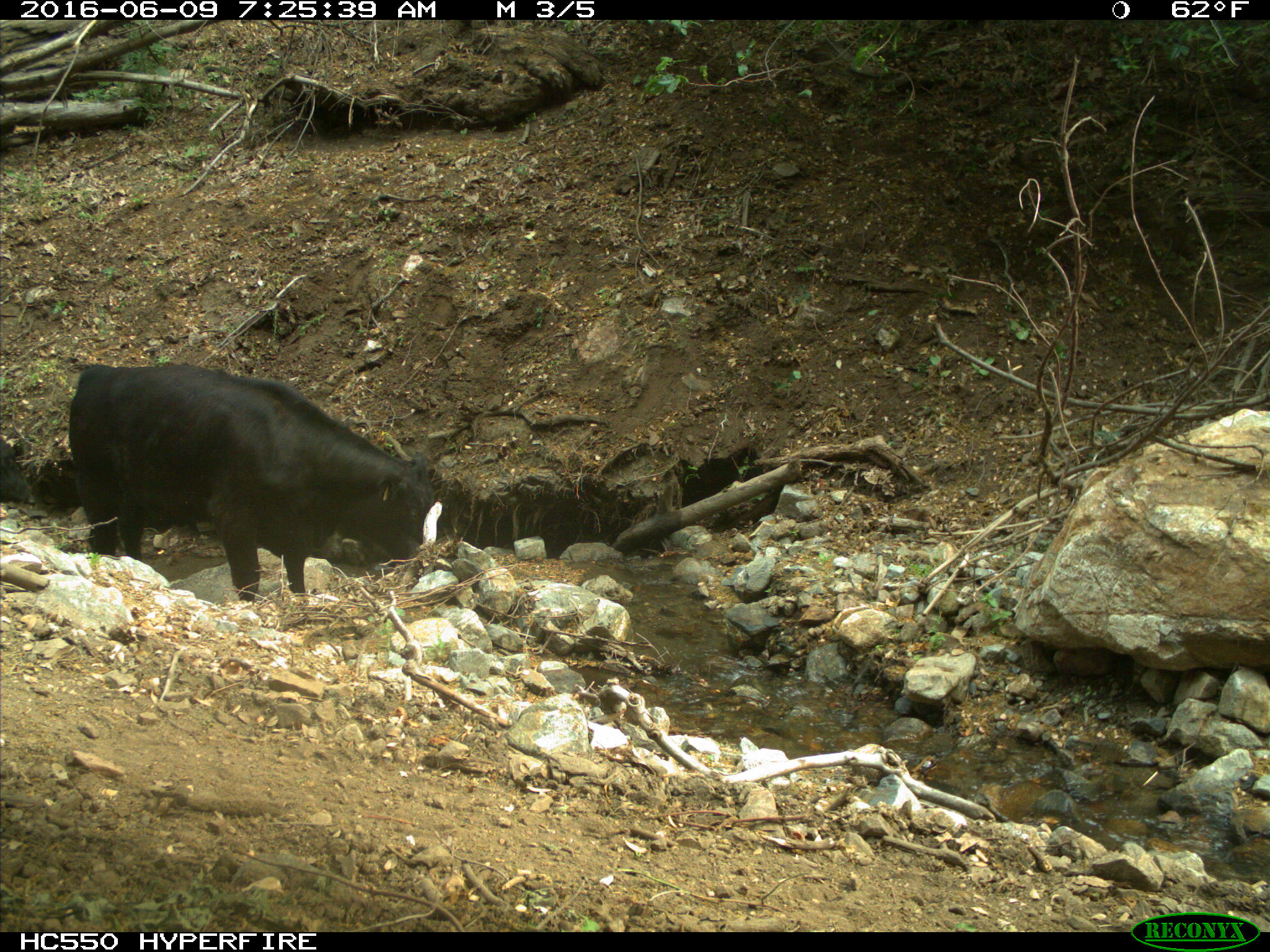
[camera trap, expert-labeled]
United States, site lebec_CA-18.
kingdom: Animalia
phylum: Chordata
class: Mammalia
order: Artiodactyla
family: Bovidae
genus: Bos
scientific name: Bos taurus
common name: domestic cow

▶ _Your objective_
Please copy exactly, and only, the lines from the line containing "phylum: Chordata" through the last line of the records, with both ends included.

▶ _Worked solution_
phylum: Chordata
class: Mammalia
order: Artiodactyla
family: Bovidae
genus: Bos
scientific name: Bos taurus
common name: domestic cow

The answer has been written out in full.